**GOAL OF THE EXERCISE**
In the headphone forum thread, roughly what price does desiibond give for the HD202?

Go with Philips, they really last.......


----------



## azzu (Feb 18, 2011)

Philips she 9550- 0.9k - Has Great bass
philips she 9700- 1.4k - overall sound...balanced treble and deep bass
Sound magic pl30 - 0.9 k - entry level audiophiles


----------



## skippednote (Feb 18, 2011)

Increase you budget and get HD202 or go with Philips SHE 9550


----------



## spm (Feb 18, 2011)

so is the HD202 that good .....
whats the price? so i guess i would have to buy it online as it may not be available in my town...


----------



## desiibond (Feb 19, 2011)

yes. it is a great headphone and should cost around 1.4k. If you have large ears, if may be just a bit irritating.


----------



## skippednote (Feb 19, 2011)

You can order it from Flipkart.Com they have Cash on Delivery and a great price.


----------



## spm (Feb 20, 2011)

k guys...
i checked out the different shopping websites and they also offer HD 201 apart from HD 202.
how do they compare?

---------- Post added at 07:50 AM ---------- Previous post was at 04:38 AM ----------

and also i stumbled upon a sony model that appears good
MDR-XD100 : HiFi / Home Theatre Headphones : Headphones : Sony India
check that out and pls give ur suggestions


----------



## desiibond (Feb 20, 2011)

actually, HD201 is better than HD202. it's difficult to find it but if you can get one, get it.


----------



## spm (Feb 25, 2011)

so should i go for hd 201 instead of the hd 202..
i saw both of them almost similarly priced in an online shop


----------



## sountha (Feb 28, 2011)

Hi,
If you strictly want headphones on a tight budget , go for Senn HD202/201.
The 202 is a bit more compact than 201, so will suit those with smaller ears, Plus it has more impedence, less THD and hence better quality 
Cheers!!

**DATA UNDER STUDY**
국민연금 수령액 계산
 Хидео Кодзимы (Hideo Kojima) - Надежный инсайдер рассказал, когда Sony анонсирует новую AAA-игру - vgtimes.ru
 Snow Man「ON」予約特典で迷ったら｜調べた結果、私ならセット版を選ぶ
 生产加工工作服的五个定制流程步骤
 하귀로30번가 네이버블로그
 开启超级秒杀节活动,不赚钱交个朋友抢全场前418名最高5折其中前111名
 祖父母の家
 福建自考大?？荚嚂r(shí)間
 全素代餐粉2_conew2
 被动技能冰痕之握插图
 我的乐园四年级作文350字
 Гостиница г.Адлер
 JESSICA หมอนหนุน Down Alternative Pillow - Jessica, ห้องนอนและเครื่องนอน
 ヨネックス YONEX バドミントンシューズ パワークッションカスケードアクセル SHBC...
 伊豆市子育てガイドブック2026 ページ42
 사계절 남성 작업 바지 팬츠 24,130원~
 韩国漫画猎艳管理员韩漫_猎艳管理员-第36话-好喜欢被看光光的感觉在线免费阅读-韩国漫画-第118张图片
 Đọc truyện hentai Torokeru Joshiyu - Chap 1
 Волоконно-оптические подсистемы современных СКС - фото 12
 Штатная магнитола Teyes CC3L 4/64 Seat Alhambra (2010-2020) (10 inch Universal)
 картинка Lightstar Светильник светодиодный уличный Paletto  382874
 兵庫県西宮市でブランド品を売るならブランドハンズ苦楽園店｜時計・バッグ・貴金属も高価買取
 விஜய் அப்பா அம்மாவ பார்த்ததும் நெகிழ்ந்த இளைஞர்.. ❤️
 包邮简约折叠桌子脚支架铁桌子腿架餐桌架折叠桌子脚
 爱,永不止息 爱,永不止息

**RESULT OF THE TASK**
Around 1.4k.